Je m’éveillai en poussant un cri et me relevai subitement ; je me serais trouvé debout si la hauteur de ma cabine me l’avait permis ; mais elle était insuffisante, comme vous savez, et je retombai sur ma couche après m’être heurté violemment la tête contre la grande varangue de chêne du navire. C’est ainsi que je repris conscience de ma situation.


CHAPITRE XII
UNE COUPE ORIGINALE


Je sortais d’un rêve, et je savais bien qu’il était impossible qu’un crabe m’eût grimpé le long du bras ; pourtant je ne pouvais m’empêcher de croire qu’un crabe ou un autre animal quelconque m’avait bien réellement assailli.

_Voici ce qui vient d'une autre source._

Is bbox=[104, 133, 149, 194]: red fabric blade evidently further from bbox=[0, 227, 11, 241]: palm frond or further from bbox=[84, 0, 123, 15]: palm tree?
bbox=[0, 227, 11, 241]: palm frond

J’éprouvais à la main et sur ma poitrine cette sensation particulière de fourmillement produite par les pattes d’un petit animal vous grimpant sur le corps. Je demeurais donc persuadé qu’il y avait eu dans mon rêve quelque chose de réel. Ma conviction était même si vive qu’à mon réveil j’avais machinalement étendu la main et tâtonné sur ma couche, espérant saisir quelque créature vivante. Que pouvait bien être cette créature ?

Je restai longtemps à méditer sur les circonstances de mon rêve ; à la fin, l’impression pénible qu’il m’avait occasionnée s’évanouit peu à peu.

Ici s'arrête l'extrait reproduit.